* [Page]
------------------------------------------------------------

By: Thad McBride on July 19, 2018
Thad McBride is a member at Bass, Berry & Sims PLC (Washington, DC) and leads the firm’s International Trade Practice Group. He regularly counsels clients on compliance matters related to economic sanctions and embargoes, export controls, CFIUS, US anti-boycott controls, customs, and other import controls. In addition, he guides clients through internal audits and investigations and represents companies facing government investigations and enforcement actions. He is a regular contributor to the firm’s Government Contracts and International Trade blog and can be reached at firstname.lastname@example.org
- Ericsson Caused Violation by Having U.S. Party Ship Equipment to Sudan
- U.S. Employee Facilitated Sudan Business
- OFAC Expects Parties Conducting International Business to Have Robust Compliance Processes
In June 2018, the U.S. Treasury Department, Office of Foreign Assets Control (OFAC) announced that Ericsson, a Swedish telecommunications company, agreedto pay approximately $145,000 for violating U.S. sanctions on Sudan. Among other things, this is one of the few OFAC enforcement actions explicitly premised on a non-U.S. actor causing a U.S. company to violate U.S. sanctions.
Non-U.S. Companies Can Violate Sanctions If They Cause a Violation
According to OFAC, the violations involved Ericsson, AB (EAB), which is based in Sweden, causing a U.S. seller of a satellite hub to export that hub from the United States to Sudan. Interestingly, in connection with EAB’s purchase of the satellite hub, an EAB employee communicated about the matter with Ericsson’s compliance department. In those communications, the EAB employee was informed that the purchase of the satellite would violate Ericsson’s sanctions compliance policy.
Yet the EAB employee proceeded with the acquisition, with support from an Ericsson employee in the United States. OFAC asserted that the two Ericsson employees agreed to identify “Botswana” as the destination of the satellite hub. The EAB employee then structured the acquisition so that the satellite hub was shipped through several other countries, including with help from a third party in Lebanon, before eventually arriving in Sudan.
U.S. Employee Facilitated Transaction by Supporting the Sudan Business
It appears that, when the Ericsson U.S. employee was first contacted by his counterparts at EAB, he informed them that he could not be involved in any Sudan business. But subsequently, he did assist his EAB counterparts by providing technical guidance related to the Sudan project. (The U.S. employee sent one e-mail related to Sudan in which “East Africa” was listed as the subject of the e-mail.) The U.S. employee also met in person with an EAB employee to discuss the project.

------------------------------------------------------------

* [Dataset extract]
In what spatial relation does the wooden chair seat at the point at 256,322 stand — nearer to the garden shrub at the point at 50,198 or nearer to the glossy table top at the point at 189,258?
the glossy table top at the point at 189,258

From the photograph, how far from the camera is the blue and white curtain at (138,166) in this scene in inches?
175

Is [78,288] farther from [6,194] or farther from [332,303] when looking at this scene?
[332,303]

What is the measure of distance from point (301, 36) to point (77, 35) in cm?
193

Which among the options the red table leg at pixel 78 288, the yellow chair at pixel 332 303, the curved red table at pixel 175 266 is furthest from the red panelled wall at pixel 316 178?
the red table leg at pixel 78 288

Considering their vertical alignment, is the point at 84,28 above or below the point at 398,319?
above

------------------------------------------------------------

* [Exercises]
1) In the article on Ericsson's Sudan sanctions case, what destination did the two Ericsson employees agree to list for the satellite hub?
2) Reproduce the stretch of the article on Ericsson's Sudan sanctions case from "U.S. Employee Facilitated Transaction" through "discuss the project.".

* [Answers for the tasks]
1) Botswana

2)
U.S. Employee Facilitated Transaction by Supporting the Sudan Business
It appears that, when the Ericsson U.S. employee was first contacted by his counterparts at EAB, he informed them that he could not be involved in any Sudan business. But subsequently, he did assist his EAB counterparts by providing technical guidance related to the Sudan project. (The U.S. employee sent one e-mail related to Sudan in which “East Africa” was listed as the subject of the e-mail.) The U.S. employee also met in person with an EAB employee to discuss the project.